Records
####################
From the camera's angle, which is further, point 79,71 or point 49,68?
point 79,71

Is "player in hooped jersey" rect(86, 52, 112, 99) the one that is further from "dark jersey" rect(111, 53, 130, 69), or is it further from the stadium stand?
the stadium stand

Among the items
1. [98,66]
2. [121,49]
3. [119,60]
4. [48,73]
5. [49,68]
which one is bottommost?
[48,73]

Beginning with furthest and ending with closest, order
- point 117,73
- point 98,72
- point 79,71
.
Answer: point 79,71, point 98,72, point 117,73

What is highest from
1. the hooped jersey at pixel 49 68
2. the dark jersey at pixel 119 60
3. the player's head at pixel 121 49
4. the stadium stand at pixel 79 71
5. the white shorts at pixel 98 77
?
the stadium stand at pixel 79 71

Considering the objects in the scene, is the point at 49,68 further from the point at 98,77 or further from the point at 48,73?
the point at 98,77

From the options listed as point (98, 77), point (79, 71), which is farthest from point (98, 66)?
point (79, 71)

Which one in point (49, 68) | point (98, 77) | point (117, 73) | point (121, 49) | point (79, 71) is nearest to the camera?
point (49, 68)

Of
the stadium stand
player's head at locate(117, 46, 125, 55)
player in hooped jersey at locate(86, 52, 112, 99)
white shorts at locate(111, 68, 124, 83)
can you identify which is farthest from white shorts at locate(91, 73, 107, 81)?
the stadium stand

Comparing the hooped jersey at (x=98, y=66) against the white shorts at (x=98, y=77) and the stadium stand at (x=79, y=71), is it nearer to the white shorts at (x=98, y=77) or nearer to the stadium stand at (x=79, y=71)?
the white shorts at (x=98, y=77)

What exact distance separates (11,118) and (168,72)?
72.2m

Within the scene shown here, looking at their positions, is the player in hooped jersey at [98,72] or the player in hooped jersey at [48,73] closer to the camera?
####################
Copy the records word for word, starting at the line that contains "Beginning with furthest" and continuing through the last line of the records.

Beginning with furthest and ending with closest, order
- point 117,73
- point 98,72
- point 79,71
.
Answer: point 79,71, point 98,72, point 117,73

What is highest from
1. the hooped jersey at pixel 49 68
2. the dark jersey at pixel 119 60
3. the player's head at pixel 121 49
4. the stadium stand at pixel 79 71
5. the white shorts at pixel 98 77
?
the stadium stand at pixel 79 71

Considering the objects in the scene, is the point at 49,68 further from the point at 98,77 or further from the point at 48,73?
the point at 98,77

From the options listed as point (98, 77), point (79, 71), which is farthest from point (98, 66)?
point (79, 71)

Which one in point (49, 68) | point (98, 77) | point (117, 73) | point (121, 49) | point (79, 71) is nearest to the camera?
point (49, 68)

Of
the stadium stand
player's head at locate(117, 46, 125, 55)
player in hooped jersey at locate(86, 52, 112, 99)
white shorts at locate(111, 68, 124, 83)
can you identify which is farthest from white shorts at locate(91, 73, 107, 81)?
the stadium stand

Comparing the hooped jersey at (x=98, y=66) against the white shorts at (x=98, y=77) and the stadium stand at (x=79, y=71), is it nearer to the white shorts at (x=98, y=77) or nearer to the stadium stand at (x=79, y=71)?
the white shorts at (x=98, y=77)

What exact distance separates (11,118) and (168,72)?
72.2m

Within the scene shown here, looking at their positions, is the player in hooped jersey at [98,72] or the player in hooped jersey at [48,73] closer to the camera?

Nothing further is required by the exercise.